Compound K (20-O-β-D-glucopyranosyl-20(S)-protopanaxadiol, CK), an intestinal bacterial metabolite of panaxoside, has been shown to inhibit tumour growth in a variety of tumours. However, the mechanisms involved are largely unknown. We use human gastric carcinoma cell lines BGC823, SGC7901 and human gastric carcinoma xenograft in nude mice as models to study the mechanisms of CK in gastric cancers.

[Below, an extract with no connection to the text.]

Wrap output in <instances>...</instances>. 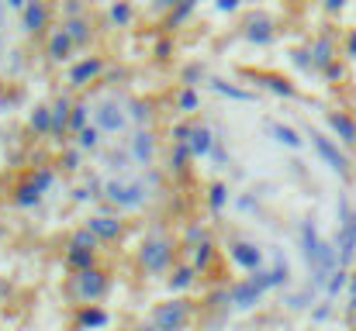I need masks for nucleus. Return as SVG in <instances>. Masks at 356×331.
Here are the masks:
<instances>
[{"label": "nucleus", "mask_w": 356, "mask_h": 331, "mask_svg": "<svg viewBox=\"0 0 356 331\" xmlns=\"http://www.w3.org/2000/svg\"><path fill=\"white\" fill-rule=\"evenodd\" d=\"M346 56H350V59H356V28L346 35Z\"/></svg>", "instance_id": "603ef678"}, {"label": "nucleus", "mask_w": 356, "mask_h": 331, "mask_svg": "<svg viewBox=\"0 0 356 331\" xmlns=\"http://www.w3.org/2000/svg\"><path fill=\"white\" fill-rule=\"evenodd\" d=\"M312 145H315V152H318V159L339 176V180H350V159H346V152L332 142V138H325V135H318V131H312Z\"/></svg>", "instance_id": "1a4fd4ad"}, {"label": "nucleus", "mask_w": 356, "mask_h": 331, "mask_svg": "<svg viewBox=\"0 0 356 331\" xmlns=\"http://www.w3.org/2000/svg\"><path fill=\"white\" fill-rule=\"evenodd\" d=\"M287 280H291V266H287L284 259H277L273 269H270V283H273V287H287Z\"/></svg>", "instance_id": "a19ab883"}, {"label": "nucleus", "mask_w": 356, "mask_h": 331, "mask_svg": "<svg viewBox=\"0 0 356 331\" xmlns=\"http://www.w3.org/2000/svg\"><path fill=\"white\" fill-rule=\"evenodd\" d=\"M298 238H301V255H305V262H308L312 283L325 290L329 276L339 269V252H336V241H325V238L318 235L315 221H301Z\"/></svg>", "instance_id": "f257e3e1"}, {"label": "nucleus", "mask_w": 356, "mask_h": 331, "mask_svg": "<svg viewBox=\"0 0 356 331\" xmlns=\"http://www.w3.org/2000/svg\"><path fill=\"white\" fill-rule=\"evenodd\" d=\"M353 331H356V325H353Z\"/></svg>", "instance_id": "052dcab7"}, {"label": "nucleus", "mask_w": 356, "mask_h": 331, "mask_svg": "<svg viewBox=\"0 0 356 331\" xmlns=\"http://www.w3.org/2000/svg\"><path fill=\"white\" fill-rule=\"evenodd\" d=\"M184 80H187V87H194V83L201 80V66H187V69H184Z\"/></svg>", "instance_id": "de8ad7c7"}, {"label": "nucleus", "mask_w": 356, "mask_h": 331, "mask_svg": "<svg viewBox=\"0 0 356 331\" xmlns=\"http://www.w3.org/2000/svg\"><path fill=\"white\" fill-rule=\"evenodd\" d=\"M315 290H318V287H315V283H308V287H305L301 294L287 297V307H291V311H305L308 304H315Z\"/></svg>", "instance_id": "e433bc0d"}, {"label": "nucleus", "mask_w": 356, "mask_h": 331, "mask_svg": "<svg viewBox=\"0 0 356 331\" xmlns=\"http://www.w3.org/2000/svg\"><path fill=\"white\" fill-rule=\"evenodd\" d=\"M70 110H73V104L66 97H59L52 104V135H66L70 131Z\"/></svg>", "instance_id": "4be33fe9"}, {"label": "nucleus", "mask_w": 356, "mask_h": 331, "mask_svg": "<svg viewBox=\"0 0 356 331\" xmlns=\"http://www.w3.org/2000/svg\"><path fill=\"white\" fill-rule=\"evenodd\" d=\"M0 238H3V224H0Z\"/></svg>", "instance_id": "bf43d9fd"}, {"label": "nucleus", "mask_w": 356, "mask_h": 331, "mask_svg": "<svg viewBox=\"0 0 356 331\" xmlns=\"http://www.w3.org/2000/svg\"><path fill=\"white\" fill-rule=\"evenodd\" d=\"M339 290H350V269H343V266H339V269L329 276V283H325V297L332 300Z\"/></svg>", "instance_id": "473e14b6"}, {"label": "nucleus", "mask_w": 356, "mask_h": 331, "mask_svg": "<svg viewBox=\"0 0 356 331\" xmlns=\"http://www.w3.org/2000/svg\"><path fill=\"white\" fill-rule=\"evenodd\" d=\"M90 110H94V108H90L87 101L73 104V110H70V131H73V135H80V131L90 124Z\"/></svg>", "instance_id": "c85d7f7f"}, {"label": "nucleus", "mask_w": 356, "mask_h": 331, "mask_svg": "<svg viewBox=\"0 0 356 331\" xmlns=\"http://www.w3.org/2000/svg\"><path fill=\"white\" fill-rule=\"evenodd\" d=\"M42 197H45V194H42L31 180H28V183H21V187L14 190V204H17V207H38V204H42Z\"/></svg>", "instance_id": "5701e85b"}, {"label": "nucleus", "mask_w": 356, "mask_h": 331, "mask_svg": "<svg viewBox=\"0 0 356 331\" xmlns=\"http://www.w3.org/2000/svg\"><path fill=\"white\" fill-rule=\"evenodd\" d=\"M163 7H177V3H184V0H159Z\"/></svg>", "instance_id": "4d7b16f0"}, {"label": "nucleus", "mask_w": 356, "mask_h": 331, "mask_svg": "<svg viewBox=\"0 0 356 331\" xmlns=\"http://www.w3.org/2000/svg\"><path fill=\"white\" fill-rule=\"evenodd\" d=\"M312 62H315L318 69H325V66L336 62V42H332L329 35H322V38L312 45Z\"/></svg>", "instance_id": "aec40b11"}, {"label": "nucleus", "mask_w": 356, "mask_h": 331, "mask_svg": "<svg viewBox=\"0 0 356 331\" xmlns=\"http://www.w3.org/2000/svg\"><path fill=\"white\" fill-rule=\"evenodd\" d=\"M0 52H3V0H0Z\"/></svg>", "instance_id": "6e6d98bb"}, {"label": "nucleus", "mask_w": 356, "mask_h": 331, "mask_svg": "<svg viewBox=\"0 0 356 331\" xmlns=\"http://www.w3.org/2000/svg\"><path fill=\"white\" fill-rule=\"evenodd\" d=\"M101 145H104V131H101V128L90 121V124H87V128L76 135V148H80V152H97Z\"/></svg>", "instance_id": "412c9836"}, {"label": "nucleus", "mask_w": 356, "mask_h": 331, "mask_svg": "<svg viewBox=\"0 0 356 331\" xmlns=\"http://www.w3.org/2000/svg\"><path fill=\"white\" fill-rule=\"evenodd\" d=\"M138 331H156V328H152V325H149V328H138Z\"/></svg>", "instance_id": "13d9d810"}, {"label": "nucleus", "mask_w": 356, "mask_h": 331, "mask_svg": "<svg viewBox=\"0 0 356 331\" xmlns=\"http://www.w3.org/2000/svg\"><path fill=\"white\" fill-rule=\"evenodd\" d=\"M177 108L184 110V114H194V110L201 108V97H197V90H194V87H184V90H180V97H177Z\"/></svg>", "instance_id": "4c0bfd02"}, {"label": "nucleus", "mask_w": 356, "mask_h": 331, "mask_svg": "<svg viewBox=\"0 0 356 331\" xmlns=\"http://www.w3.org/2000/svg\"><path fill=\"white\" fill-rule=\"evenodd\" d=\"M128 155H131L135 166H152V159H156V135L149 128H138L128 138Z\"/></svg>", "instance_id": "9b49d317"}, {"label": "nucleus", "mask_w": 356, "mask_h": 331, "mask_svg": "<svg viewBox=\"0 0 356 331\" xmlns=\"http://www.w3.org/2000/svg\"><path fill=\"white\" fill-rule=\"evenodd\" d=\"M191 152H194V159H208L211 152H215V131L208 128V124H201V121H194V131H191Z\"/></svg>", "instance_id": "ddd939ff"}, {"label": "nucleus", "mask_w": 356, "mask_h": 331, "mask_svg": "<svg viewBox=\"0 0 356 331\" xmlns=\"http://www.w3.org/2000/svg\"><path fill=\"white\" fill-rule=\"evenodd\" d=\"M194 10V0H184V3H177V10H173V24H180L187 14Z\"/></svg>", "instance_id": "49530a36"}, {"label": "nucleus", "mask_w": 356, "mask_h": 331, "mask_svg": "<svg viewBox=\"0 0 356 331\" xmlns=\"http://www.w3.org/2000/svg\"><path fill=\"white\" fill-rule=\"evenodd\" d=\"M87 228L101 238V241H118L121 231H124V224L118 218H111V214H94V218L87 221Z\"/></svg>", "instance_id": "4468645a"}, {"label": "nucleus", "mask_w": 356, "mask_h": 331, "mask_svg": "<svg viewBox=\"0 0 356 331\" xmlns=\"http://www.w3.org/2000/svg\"><path fill=\"white\" fill-rule=\"evenodd\" d=\"M256 83L266 87V90H273L277 97H294V87L287 80H280V76H256Z\"/></svg>", "instance_id": "2f4dec72"}, {"label": "nucleus", "mask_w": 356, "mask_h": 331, "mask_svg": "<svg viewBox=\"0 0 356 331\" xmlns=\"http://www.w3.org/2000/svg\"><path fill=\"white\" fill-rule=\"evenodd\" d=\"M322 73H325V80H343V66H339V62H332V66H325Z\"/></svg>", "instance_id": "8fccbe9b"}, {"label": "nucleus", "mask_w": 356, "mask_h": 331, "mask_svg": "<svg viewBox=\"0 0 356 331\" xmlns=\"http://www.w3.org/2000/svg\"><path fill=\"white\" fill-rule=\"evenodd\" d=\"M111 318H108V311H101L97 304H87L83 311H80V328H104Z\"/></svg>", "instance_id": "a878e982"}, {"label": "nucleus", "mask_w": 356, "mask_h": 331, "mask_svg": "<svg viewBox=\"0 0 356 331\" xmlns=\"http://www.w3.org/2000/svg\"><path fill=\"white\" fill-rule=\"evenodd\" d=\"M63 28L70 31V38H73L76 45H87V42H90V24H87L83 17H70Z\"/></svg>", "instance_id": "7c9ffc66"}, {"label": "nucleus", "mask_w": 356, "mask_h": 331, "mask_svg": "<svg viewBox=\"0 0 356 331\" xmlns=\"http://www.w3.org/2000/svg\"><path fill=\"white\" fill-rule=\"evenodd\" d=\"M215 7H218L222 14H236V10H238V0H215Z\"/></svg>", "instance_id": "09e8293b"}, {"label": "nucleus", "mask_w": 356, "mask_h": 331, "mask_svg": "<svg viewBox=\"0 0 356 331\" xmlns=\"http://www.w3.org/2000/svg\"><path fill=\"white\" fill-rule=\"evenodd\" d=\"M21 14H24V31H28V35H38V31L49 24V7H45L42 0H28V7H24Z\"/></svg>", "instance_id": "dca6fc26"}, {"label": "nucleus", "mask_w": 356, "mask_h": 331, "mask_svg": "<svg viewBox=\"0 0 356 331\" xmlns=\"http://www.w3.org/2000/svg\"><path fill=\"white\" fill-rule=\"evenodd\" d=\"M336 218H339V228H336L339 266L350 269L353 259H356V207L350 204V197H339V204H336Z\"/></svg>", "instance_id": "7ed1b4c3"}, {"label": "nucleus", "mask_w": 356, "mask_h": 331, "mask_svg": "<svg viewBox=\"0 0 356 331\" xmlns=\"http://www.w3.org/2000/svg\"><path fill=\"white\" fill-rule=\"evenodd\" d=\"M101 73H104V59L90 56V59H80V62L70 69V83H73V87H87V83H94Z\"/></svg>", "instance_id": "f8f14e48"}, {"label": "nucleus", "mask_w": 356, "mask_h": 331, "mask_svg": "<svg viewBox=\"0 0 356 331\" xmlns=\"http://www.w3.org/2000/svg\"><path fill=\"white\" fill-rule=\"evenodd\" d=\"M211 255H215V248H211V241L204 238L201 245H194V269L197 273H204L208 266H211Z\"/></svg>", "instance_id": "c9c22d12"}, {"label": "nucleus", "mask_w": 356, "mask_h": 331, "mask_svg": "<svg viewBox=\"0 0 356 331\" xmlns=\"http://www.w3.org/2000/svg\"><path fill=\"white\" fill-rule=\"evenodd\" d=\"M266 128H270L273 142H277V145H284V148H301V145H305V138H301L291 124H284V121H270Z\"/></svg>", "instance_id": "6ab92c4d"}, {"label": "nucleus", "mask_w": 356, "mask_h": 331, "mask_svg": "<svg viewBox=\"0 0 356 331\" xmlns=\"http://www.w3.org/2000/svg\"><path fill=\"white\" fill-rule=\"evenodd\" d=\"M329 314H332V304H329V297H325V300H322V304L312 311V321H325Z\"/></svg>", "instance_id": "a18cd8bd"}, {"label": "nucleus", "mask_w": 356, "mask_h": 331, "mask_svg": "<svg viewBox=\"0 0 356 331\" xmlns=\"http://www.w3.org/2000/svg\"><path fill=\"white\" fill-rule=\"evenodd\" d=\"M194 280H197V269L194 266H173L170 290H187V287H194Z\"/></svg>", "instance_id": "cd10ccee"}, {"label": "nucleus", "mask_w": 356, "mask_h": 331, "mask_svg": "<svg viewBox=\"0 0 356 331\" xmlns=\"http://www.w3.org/2000/svg\"><path fill=\"white\" fill-rule=\"evenodd\" d=\"M191 325V304L187 300H166L152 311V328L156 331H187Z\"/></svg>", "instance_id": "6e6552de"}, {"label": "nucleus", "mask_w": 356, "mask_h": 331, "mask_svg": "<svg viewBox=\"0 0 356 331\" xmlns=\"http://www.w3.org/2000/svg\"><path fill=\"white\" fill-rule=\"evenodd\" d=\"M211 90H215V94H222V97H229V101H238V104H252V101H256V94L238 90V87L225 83V80H211Z\"/></svg>", "instance_id": "b1692460"}, {"label": "nucleus", "mask_w": 356, "mask_h": 331, "mask_svg": "<svg viewBox=\"0 0 356 331\" xmlns=\"http://www.w3.org/2000/svg\"><path fill=\"white\" fill-rule=\"evenodd\" d=\"M245 38H249V42H256V45H266V42L273 38V21H270L266 14L249 17V24H245Z\"/></svg>", "instance_id": "f3484780"}, {"label": "nucleus", "mask_w": 356, "mask_h": 331, "mask_svg": "<svg viewBox=\"0 0 356 331\" xmlns=\"http://www.w3.org/2000/svg\"><path fill=\"white\" fill-rule=\"evenodd\" d=\"M104 201L118 211H138L149 201V183L138 176H115L104 183Z\"/></svg>", "instance_id": "f03ea898"}, {"label": "nucleus", "mask_w": 356, "mask_h": 331, "mask_svg": "<svg viewBox=\"0 0 356 331\" xmlns=\"http://www.w3.org/2000/svg\"><path fill=\"white\" fill-rule=\"evenodd\" d=\"M128 117H131V124H138V128H149V121H152V104L149 101H128Z\"/></svg>", "instance_id": "bb28decb"}, {"label": "nucleus", "mask_w": 356, "mask_h": 331, "mask_svg": "<svg viewBox=\"0 0 356 331\" xmlns=\"http://www.w3.org/2000/svg\"><path fill=\"white\" fill-rule=\"evenodd\" d=\"M266 290H273V283H270V273H252L249 280H238L229 287V304L236 307V311H252L259 300H263V294Z\"/></svg>", "instance_id": "39448f33"}, {"label": "nucleus", "mask_w": 356, "mask_h": 331, "mask_svg": "<svg viewBox=\"0 0 356 331\" xmlns=\"http://www.w3.org/2000/svg\"><path fill=\"white\" fill-rule=\"evenodd\" d=\"M63 169H66V173H76V169H80V148H76V152H66Z\"/></svg>", "instance_id": "c03bdc74"}, {"label": "nucleus", "mask_w": 356, "mask_h": 331, "mask_svg": "<svg viewBox=\"0 0 356 331\" xmlns=\"http://www.w3.org/2000/svg\"><path fill=\"white\" fill-rule=\"evenodd\" d=\"M346 314H350V321L356 325V294H350V304H346Z\"/></svg>", "instance_id": "864d4df0"}, {"label": "nucleus", "mask_w": 356, "mask_h": 331, "mask_svg": "<svg viewBox=\"0 0 356 331\" xmlns=\"http://www.w3.org/2000/svg\"><path fill=\"white\" fill-rule=\"evenodd\" d=\"M173 255H177V245H173V238H166V235H152V238H145L142 241V248H138V262H142V269L145 273H166L170 266H173Z\"/></svg>", "instance_id": "20e7f679"}, {"label": "nucleus", "mask_w": 356, "mask_h": 331, "mask_svg": "<svg viewBox=\"0 0 356 331\" xmlns=\"http://www.w3.org/2000/svg\"><path fill=\"white\" fill-rule=\"evenodd\" d=\"M52 180H56V176H52V169H38V173L31 176V183H35V187H38L42 194H45V190L52 187Z\"/></svg>", "instance_id": "79ce46f5"}, {"label": "nucleus", "mask_w": 356, "mask_h": 331, "mask_svg": "<svg viewBox=\"0 0 356 331\" xmlns=\"http://www.w3.org/2000/svg\"><path fill=\"white\" fill-rule=\"evenodd\" d=\"M194 159V152H191V145L187 142H173V169H187V162Z\"/></svg>", "instance_id": "58836bf2"}, {"label": "nucleus", "mask_w": 356, "mask_h": 331, "mask_svg": "<svg viewBox=\"0 0 356 331\" xmlns=\"http://www.w3.org/2000/svg\"><path fill=\"white\" fill-rule=\"evenodd\" d=\"M3 3H7L10 10H24V7H28V0H3Z\"/></svg>", "instance_id": "5fc2aeb1"}, {"label": "nucleus", "mask_w": 356, "mask_h": 331, "mask_svg": "<svg viewBox=\"0 0 356 331\" xmlns=\"http://www.w3.org/2000/svg\"><path fill=\"white\" fill-rule=\"evenodd\" d=\"M229 255H232V262H236L238 269H245V273H259L263 269V248L256 241L238 238V241L229 245Z\"/></svg>", "instance_id": "9d476101"}, {"label": "nucleus", "mask_w": 356, "mask_h": 331, "mask_svg": "<svg viewBox=\"0 0 356 331\" xmlns=\"http://www.w3.org/2000/svg\"><path fill=\"white\" fill-rule=\"evenodd\" d=\"M108 273L104 269H97V266H90V269H83V273H76L73 276V297L80 300V304H97L104 294H108Z\"/></svg>", "instance_id": "0eeeda50"}, {"label": "nucleus", "mask_w": 356, "mask_h": 331, "mask_svg": "<svg viewBox=\"0 0 356 331\" xmlns=\"http://www.w3.org/2000/svg\"><path fill=\"white\" fill-rule=\"evenodd\" d=\"M28 124H31V131H35V135H52V108L38 104V108L31 110Z\"/></svg>", "instance_id": "393cba45"}, {"label": "nucleus", "mask_w": 356, "mask_h": 331, "mask_svg": "<svg viewBox=\"0 0 356 331\" xmlns=\"http://www.w3.org/2000/svg\"><path fill=\"white\" fill-rule=\"evenodd\" d=\"M329 128H332V135H336L343 145H356V121L346 110H332V114H329Z\"/></svg>", "instance_id": "2eb2a0df"}, {"label": "nucleus", "mask_w": 356, "mask_h": 331, "mask_svg": "<svg viewBox=\"0 0 356 331\" xmlns=\"http://www.w3.org/2000/svg\"><path fill=\"white\" fill-rule=\"evenodd\" d=\"M73 49H76V42L70 38L66 28H59V31L49 38V59H56V62H66V59L73 56Z\"/></svg>", "instance_id": "a211bd4d"}, {"label": "nucleus", "mask_w": 356, "mask_h": 331, "mask_svg": "<svg viewBox=\"0 0 356 331\" xmlns=\"http://www.w3.org/2000/svg\"><path fill=\"white\" fill-rule=\"evenodd\" d=\"M94 124L104 131V135H124L131 117H128V104H121L118 97H104L94 104Z\"/></svg>", "instance_id": "423d86ee"}, {"label": "nucleus", "mask_w": 356, "mask_h": 331, "mask_svg": "<svg viewBox=\"0 0 356 331\" xmlns=\"http://www.w3.org/2000/svg\"><path fill=\"white\" fill-rule=\"evenodd\" d=\"M322 7H325L329 14H339V10L346 7V0H322Z\"/></svg>", "instance_id": "3c124183"}, {"label": "nucleus", "mask_w": 356, "mask_h": 331, "mask_svg": "<svg viewBox=\"0 0 356 331\" xmlns=\"http://www.w3.org/2000/svg\"><path fill=\"white\" fill-rule=\"evenodd\" d=\"M191 131H194V121H184L173 128V142H191Z\"/></svg>", "instance_id": "37998d69"}, {"label": "nucleus", "mask_w": 356, "mask_h": 331, "mask_svg": "<svg viewBox=\"0 0 356 331\" xmlns=\"http://www.w3.org/2000/svg\"><path fill=\"white\" fill-rule=\"evenodd\" d=\"M97 241H101V238H97L87 224H83V228H76V231L70 235V248H90V252H97Z\"/></svg>", "instance_id": "c756f323"}, {"label": "nucleus", "mask_w": 356, "mask_h": 331, "mask_svg": "<svg viewBox=\"0 0 356 331\" xmlns=\"http://www.w3.org/2000/svg\"><path fill=\"white\" fill-rule=\"evenodd\" d=\"M111 21H115L118 28L131 24V3H128V0H115V3H111Z\"/></svg>", "instance_id": "ea45409f"}, {"label": "nucleus", "mask_w": 356, "mask_h": 331, "mask_svg": "<svg viewBox=\"0 0 356 331\" xmlns=\"http://www.w3.org/2000/svg\"><path fill=\"white\" fill-rule=\"evenodd\" d=\"M208 204H211V211H225V207H229V187H225V183H211Z\"/></svg>", "instance_id": "f704fd0d"}, {"label": "nucleus", "mask_w": 356, "mask_h": 331, "mask_svg": "<svg viewBox=\"0 0 356 331\" xmlns=\"http://www.w3.org/2000/svg\"><path fill=\"white\" fill-rule=\"evenodd\" d=\"M94 255H97V252H90V248H70L66 259H70V266H73L76 273H83V269L94 266Z\"/></svg>", "instance_id": "72a5a7b5"}]
</instances>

We found that CK significantly inhibits the viabilities of BGC823 and SGC7901 cells in dose- and time-dependent manners. CK-induced BGC823 and SGC7901 cells apoptosis and cell cycle arrest in G2 phase by up-regulation of p21 and down-regulation of cdc2 and cyclin B1. Further studies show that CK induces apoptosis in BGC823 and SGC7901 cells mainly through mitochondria-mediated internal pathway, and that CK induces the translocation of nuclear Bid to mitochondria. Finally, we found that CK effectively inhibited the tumour formation of SGC7901 cells in nude mice. Our studies show that CK can inhibit the viabilities and induce apoptosis of human gastric carcinoma cells via Bid-mediated mitochondrial pathway.